Hi Everyone this is Rosie.  While at Wairaka today, Anabella and I had a conversation with Moses that I felt compelled to share. We spoke about why it is important for people to come to Uganda. Some people believe that it is better to just help Uganda or other countries from home, which is extremely beneficial--selling the women's crafts, raising money, spreading awareness ect, however, physically traveling to Uganda and seeing the place yourself--the women who made the jewelry, the children you are sponsoring, is something so different, something so unexplainable, that you cannot come close to fathoming from home. Moses said that it is important for people to come and see the conditions in Uganda so that "when they go back to America, they will not be as wasteful". We also discussed how we have so much that we take for granted and we cannot do that.
I came to Uganda a year and a half ago, and it honestly took the villagers of Kagoma Gate and Wairaka this year to remind me again of how fortunate we are. Have you ever worn a shirt until it literally fell off of you from being so worn out? Have you ever been playing at your home and ran around a body covered in dirt because you have no money to bury your beloved loved one that passed away? Have you ever watched life slowly leave your child but had no way to save them? These are experiences that I could never imagine but are so common in Kagoma Gate and villages alike in Uganda.
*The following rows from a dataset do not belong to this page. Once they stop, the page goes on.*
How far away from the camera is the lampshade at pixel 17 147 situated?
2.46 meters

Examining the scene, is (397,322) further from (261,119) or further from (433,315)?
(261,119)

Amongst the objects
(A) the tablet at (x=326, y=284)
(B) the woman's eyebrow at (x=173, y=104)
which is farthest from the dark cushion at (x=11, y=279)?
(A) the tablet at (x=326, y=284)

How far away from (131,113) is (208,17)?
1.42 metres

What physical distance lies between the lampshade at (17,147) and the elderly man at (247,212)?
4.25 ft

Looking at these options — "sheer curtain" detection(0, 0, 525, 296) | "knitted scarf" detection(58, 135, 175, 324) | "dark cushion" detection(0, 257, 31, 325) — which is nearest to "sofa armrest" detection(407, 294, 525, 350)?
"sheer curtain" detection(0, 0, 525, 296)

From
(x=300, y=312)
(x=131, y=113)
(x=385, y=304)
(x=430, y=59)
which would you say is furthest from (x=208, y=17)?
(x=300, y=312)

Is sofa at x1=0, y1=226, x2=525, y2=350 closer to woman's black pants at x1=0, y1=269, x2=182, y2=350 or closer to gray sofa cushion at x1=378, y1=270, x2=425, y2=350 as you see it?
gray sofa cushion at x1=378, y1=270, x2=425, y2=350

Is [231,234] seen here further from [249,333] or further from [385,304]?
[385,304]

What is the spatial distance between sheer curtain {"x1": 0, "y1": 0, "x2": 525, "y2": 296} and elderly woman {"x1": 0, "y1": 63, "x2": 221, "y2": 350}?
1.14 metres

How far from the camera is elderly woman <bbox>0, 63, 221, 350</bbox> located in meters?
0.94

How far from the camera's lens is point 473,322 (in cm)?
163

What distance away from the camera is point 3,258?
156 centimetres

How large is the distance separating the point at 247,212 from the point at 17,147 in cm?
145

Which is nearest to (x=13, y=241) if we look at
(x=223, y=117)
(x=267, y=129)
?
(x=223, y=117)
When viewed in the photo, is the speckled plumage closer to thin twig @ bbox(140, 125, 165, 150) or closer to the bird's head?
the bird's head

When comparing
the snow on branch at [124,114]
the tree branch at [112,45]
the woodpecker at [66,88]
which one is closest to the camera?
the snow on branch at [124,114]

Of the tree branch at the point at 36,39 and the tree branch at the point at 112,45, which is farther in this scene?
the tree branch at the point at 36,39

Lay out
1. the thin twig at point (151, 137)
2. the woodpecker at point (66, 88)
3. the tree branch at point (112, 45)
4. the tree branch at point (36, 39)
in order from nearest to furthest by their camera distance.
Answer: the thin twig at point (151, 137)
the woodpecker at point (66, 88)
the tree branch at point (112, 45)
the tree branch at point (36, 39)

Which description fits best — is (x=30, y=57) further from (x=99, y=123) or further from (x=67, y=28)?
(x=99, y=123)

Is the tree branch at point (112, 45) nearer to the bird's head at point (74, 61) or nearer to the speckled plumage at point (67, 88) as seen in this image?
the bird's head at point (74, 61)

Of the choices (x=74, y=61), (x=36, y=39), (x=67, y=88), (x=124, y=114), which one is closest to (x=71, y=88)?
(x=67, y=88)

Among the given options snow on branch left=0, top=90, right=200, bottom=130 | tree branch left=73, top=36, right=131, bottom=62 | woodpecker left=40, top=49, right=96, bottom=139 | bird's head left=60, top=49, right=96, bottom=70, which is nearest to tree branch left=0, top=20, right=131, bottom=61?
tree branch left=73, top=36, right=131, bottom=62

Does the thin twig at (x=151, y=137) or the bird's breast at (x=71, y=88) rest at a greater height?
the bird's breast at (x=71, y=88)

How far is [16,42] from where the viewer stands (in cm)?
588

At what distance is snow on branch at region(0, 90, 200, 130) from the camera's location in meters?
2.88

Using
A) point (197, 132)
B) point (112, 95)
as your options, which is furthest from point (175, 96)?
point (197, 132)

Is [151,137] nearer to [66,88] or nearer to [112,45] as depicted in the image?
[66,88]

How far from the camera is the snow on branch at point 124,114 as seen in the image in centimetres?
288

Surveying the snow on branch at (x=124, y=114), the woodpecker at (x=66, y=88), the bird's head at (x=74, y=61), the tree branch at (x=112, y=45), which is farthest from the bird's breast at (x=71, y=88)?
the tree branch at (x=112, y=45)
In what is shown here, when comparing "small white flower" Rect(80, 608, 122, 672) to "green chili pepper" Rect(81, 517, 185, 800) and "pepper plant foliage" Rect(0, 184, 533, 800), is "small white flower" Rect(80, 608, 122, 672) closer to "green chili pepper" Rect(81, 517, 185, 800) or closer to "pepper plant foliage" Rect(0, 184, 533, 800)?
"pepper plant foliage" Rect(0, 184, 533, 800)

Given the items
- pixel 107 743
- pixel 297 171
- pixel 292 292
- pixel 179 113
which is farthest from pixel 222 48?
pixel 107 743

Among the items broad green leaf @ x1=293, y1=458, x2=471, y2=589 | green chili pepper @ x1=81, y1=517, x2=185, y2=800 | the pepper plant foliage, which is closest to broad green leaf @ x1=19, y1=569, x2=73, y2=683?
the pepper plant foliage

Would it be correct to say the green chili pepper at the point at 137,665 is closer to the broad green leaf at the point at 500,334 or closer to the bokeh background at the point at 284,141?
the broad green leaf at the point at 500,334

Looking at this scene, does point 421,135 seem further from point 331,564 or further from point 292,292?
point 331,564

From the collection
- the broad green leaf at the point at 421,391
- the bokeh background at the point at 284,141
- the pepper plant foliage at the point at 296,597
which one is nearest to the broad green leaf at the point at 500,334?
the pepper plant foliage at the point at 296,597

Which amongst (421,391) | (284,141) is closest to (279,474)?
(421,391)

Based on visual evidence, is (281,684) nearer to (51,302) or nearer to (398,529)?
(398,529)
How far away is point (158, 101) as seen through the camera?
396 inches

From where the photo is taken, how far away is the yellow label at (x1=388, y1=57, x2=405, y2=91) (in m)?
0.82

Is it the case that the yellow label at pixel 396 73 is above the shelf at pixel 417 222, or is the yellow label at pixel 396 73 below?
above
It unfortunately takes experiences like these to be reminded how lucky we are in America. You have probably been told so many times how fortunate we are, I know I have. But how often do we truly reflect on this fact or more importantly act on it? For me personally, Mom and Dad--I know I always take you both for granted much too often and not often enough show how appreciative I am. So, I am writing this blog to remind not only myself but everyone reading this that we must reflect on how fortunate we are and then we must act on it. We must not only think about the people we love, the ones that care for us, the homes we have, and the "things" that get us through the day but take time to show how grateful we are. No one has shown me this better than the villagers of Kagoma Gate, the children and parents of Wairaka, and everyone I have met these past two weeks. I know I will carry their genuine and beautiful smiles with me back home to help me remember how fortunate I am and to never take that for granted.